Provided records:
►

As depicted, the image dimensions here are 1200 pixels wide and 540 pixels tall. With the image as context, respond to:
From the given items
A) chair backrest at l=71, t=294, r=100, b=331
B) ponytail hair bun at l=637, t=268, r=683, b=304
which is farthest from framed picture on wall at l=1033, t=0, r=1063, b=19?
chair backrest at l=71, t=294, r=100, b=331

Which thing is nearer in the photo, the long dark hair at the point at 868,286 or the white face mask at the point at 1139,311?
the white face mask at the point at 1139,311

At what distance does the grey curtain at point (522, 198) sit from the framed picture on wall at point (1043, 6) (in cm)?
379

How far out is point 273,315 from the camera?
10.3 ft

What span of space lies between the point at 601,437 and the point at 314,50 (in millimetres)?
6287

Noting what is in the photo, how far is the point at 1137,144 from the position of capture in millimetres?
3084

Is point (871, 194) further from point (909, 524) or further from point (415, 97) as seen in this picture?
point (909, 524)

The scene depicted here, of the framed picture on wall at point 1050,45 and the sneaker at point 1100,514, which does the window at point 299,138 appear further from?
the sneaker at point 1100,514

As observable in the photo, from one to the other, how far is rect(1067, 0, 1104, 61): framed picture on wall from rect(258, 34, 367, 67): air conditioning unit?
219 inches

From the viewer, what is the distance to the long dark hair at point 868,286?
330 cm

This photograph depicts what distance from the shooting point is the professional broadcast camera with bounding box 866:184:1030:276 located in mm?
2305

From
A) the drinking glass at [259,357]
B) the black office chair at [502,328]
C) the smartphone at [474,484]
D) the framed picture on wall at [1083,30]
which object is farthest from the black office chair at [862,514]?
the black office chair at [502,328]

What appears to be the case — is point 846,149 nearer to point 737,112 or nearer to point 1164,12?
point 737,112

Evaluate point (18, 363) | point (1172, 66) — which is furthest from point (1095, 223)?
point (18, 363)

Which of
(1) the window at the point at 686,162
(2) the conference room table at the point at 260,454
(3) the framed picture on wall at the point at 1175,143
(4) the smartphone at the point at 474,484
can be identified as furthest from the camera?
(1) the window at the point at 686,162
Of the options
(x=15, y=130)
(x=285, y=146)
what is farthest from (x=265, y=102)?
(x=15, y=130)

◄

Exercise instructions: Render the lines of the entries, from the line containing "Of the options" through the end of the entries, as a Markdown table with the columns Number and Content. Omit blank lines and number the rows consecutively.

Written answer:
| Number | Content |
|---|---|
| 1 | Of the options |
| 2 | (x=15, y=130) |
| 3 | (x=285, y=146) |
| 4 | what is farthest from (x=265, y=102)? |
| 5 | (x=15, y=130) |